宇佐美医師の正体はシロ。学校を出た後の外の世界では、宇佐美俊(うさみしゅん)に名を変えました。シロは工作が得意でした。

シロは、かねてからミミヒメへ好意を寄せており、そんな彼女があんな姿になっていくのはさぞ辛かったでしょうね。最後の彼女からの言葉で少なからず救われたことでしょう。彼女を守ったときにもらった制服のボタンとミミヒメの亡骸を抱きしめて自死しました。

まめもやし

ミミヒメとシロのエピソードは後のエピソードを知ると、振り返って泣けてきます…。

星尾あかり

名前星尾あかり(ほしおあかり)
推定年齢享年29歳
特徴・高原学園の2期生のミミヒメ
・宇佐美による延命措置を受ける
・アザの病気の進行を遅らせるため体中の部位を切断
・マルのマルタッチによって死亡

4巻の「不滅教団」で宇佐美医師に案内された機械で生かされ、四肢を失った姿の人間。

その人物の正体はミミヒメ。学校を出た後の外の世界では、星尾あかり(ほしおあかり)に名を変え生活しています。

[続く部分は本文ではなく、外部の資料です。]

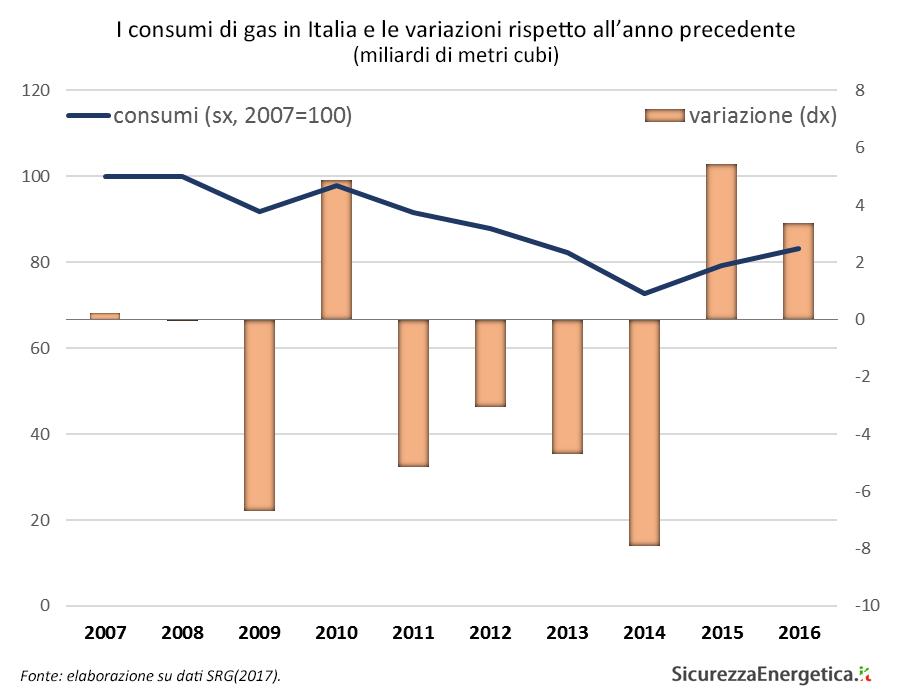I consumi di gas in Italia e le variazioni rispetto all'anno precedente (miliardi di metri cubi)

最期に空が見たいと言ったのは、初めて外の世界の空を見たときの高さに驚いていた様子とリンクします。

迫田

名前迫田(さこた)
年齢55歳
特徴・浅草で桐子らレース興行の怪我に手当をする
・人食い研究や人体実験のウワサあり
・春希の脳を桐子の肉体に移植した
・現在は消息不明
・高原学園の保険医・猿渡の本名と同一

水橋

名前水橋(みずはし)
年齢不明
特徴・「リビューマン」代表
・不滅教団による治療で片足が義足に
・デモで怪我を追い、周りから死んだと思われる
・キルコの生理に気づきケアする

ジューイチ

名前ジューイチ
推定年齢23歳
特徴・都市伝説系の情報屋
・女性至上主義の壁の町で「種豚11号」として飼われていた
・町を4人で抜け出し唯一脱走できた
・精子提供による息子、十五の父親
・脱走時に叫び声で知らせた人間を殺害する
・決め台詞は「シーユー・バイバイ」

十五

名前十五(じゅうご)
推定年齢1歳
特徴・ジューイチの息子
・ヒルコ人間
・冷却能力を持つ

ヘルム

名前ヘルム/怜夢(れいむ)
推定年齢16〜17歳
特徴・地獄夢と書いてヘルム
・本名は怜夢
・過去にこめかみにホクロのメガネ男にレイプされる
・ビームを跳ね返すヒルコ相手と闘う
・浜松空港でレイプ犯に復讐する(陰部を爆破)
・レイプ犯の連れていた少女を引き取る

トトリ

名前トトリ
推定年齢13歳
特徴・岩田組
・ホテル王になると宣言
・ヒルコ人間

【ネタバレ考察】『天国大魔境』ヒルコや元の人間について

ヒルコに関する情報

  • 大災害以降に出没するようになる
  • 人食い”・“ヒルコ”・“怪物”など呼び方はさまざま
  • 内部には心臓のような“核”を保有している
  • 不死身、さまざまな特徴や能力を持っている
  • 怪物になる病気を発症して死んだ、元人間
  • 瀕死に陥ると硬化して仮死状態となる
  • ミーナは学園の子どもたちを“ヒルコ”と呼び、外の外へ行くことがテストだと発言
  • 不治の病「黒いアザの病気」を発症して死亡すると“ヒルコ”になる
  • 400年以上前から核を持ち存在する「鬼のミイラ」もいる(江戸時代の文献にも明記あり)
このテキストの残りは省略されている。